I don't have to tell you. This has been quite the week. And, strangely enough, I awoke this morning hearing these words in my head: "This is your day, Liz." Hmm...this isn't my birthday or any anniversary that I know of. I haven't heard or seen any news that might reflect significantly on my present or my future. Heck, a rainy weekend looms, and Sunday is Mother's Day, and I am not a mother! I have been writing every day this week, and I am not entirely sure how this experiment went. Next week, I will probably return to my usual two-to-three times a week. But I feel the weight of most of the world's women on my shoulders -- so many have no freedom to speak their truth at all, much less to write it. So however articulately or awkwardly, I plow ahead.

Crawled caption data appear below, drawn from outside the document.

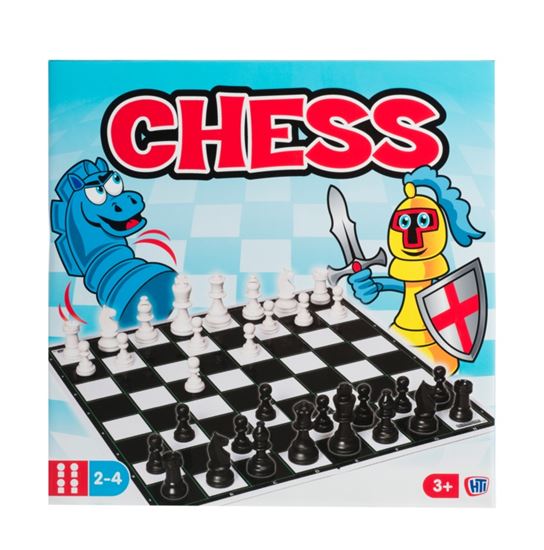 Traditional-Games-Chess
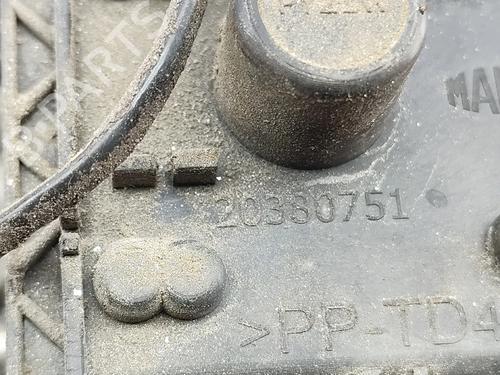 Left taillight OPEL COMBO Box Body/MPV (X12) 1.6 CDTI (B05) | BP32096759C34  - Image 5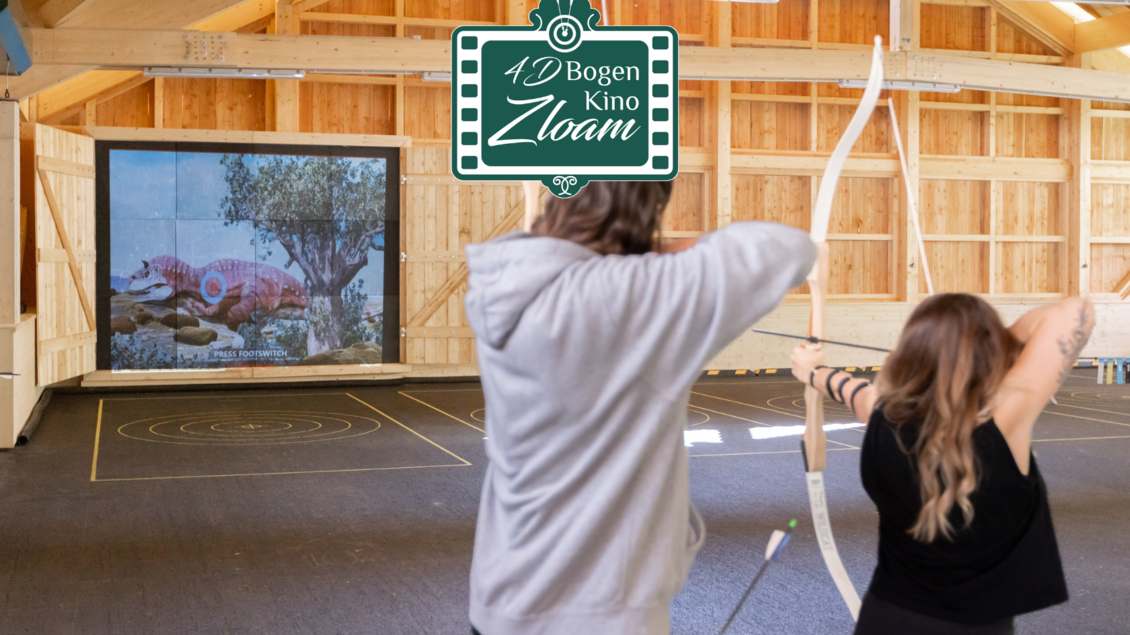 FAMILY ADVENTURE ZLOAM - TODAY'S PROGRAMM AND ACTIVITIES - Impressionen #2.11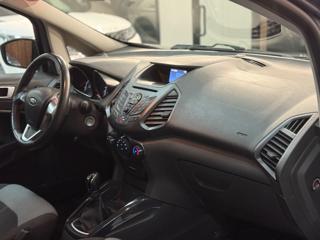 FORD EcoSport usata, con Chiusura centralizzata telecomandata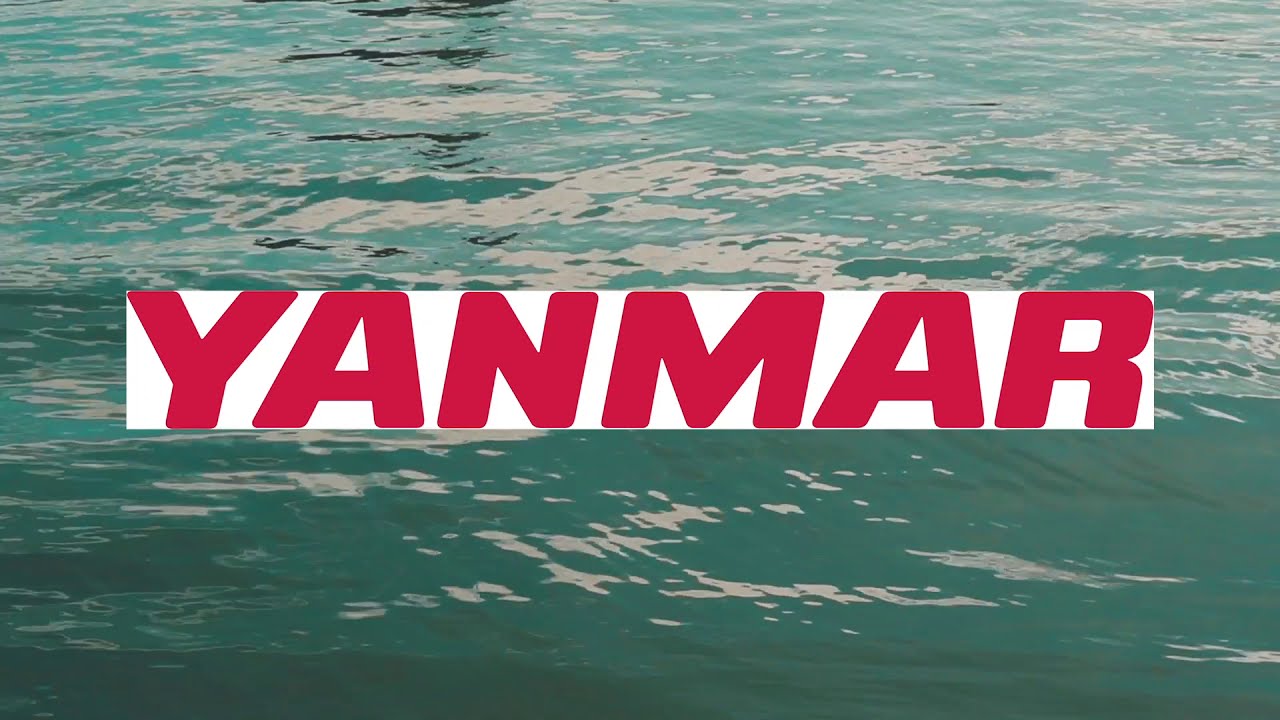 Valencia Boat Show - YANMAR by Berto Talleres Navales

Perhaps connected with the above, another phrase came to me as I was out on my walk: "I know where I belong." This may not seem radical, but it is. In any given moment, I have rarely felt I was where I really belonged. Even now, if I use my logical brain to define such an ideal place or situation, I stumble. But something in my heart broke through this morning, reminding me how it would feel. My knowing is in my heart. That's a start. Maybe that's what is meant by "my day". And maybe Sunday will be the day of the Great Mother!
Try to stay grounded, all, amid the swirling cruelty and hatred out there. An old era is passing.This is our time, hard as it may be to believe most mornings!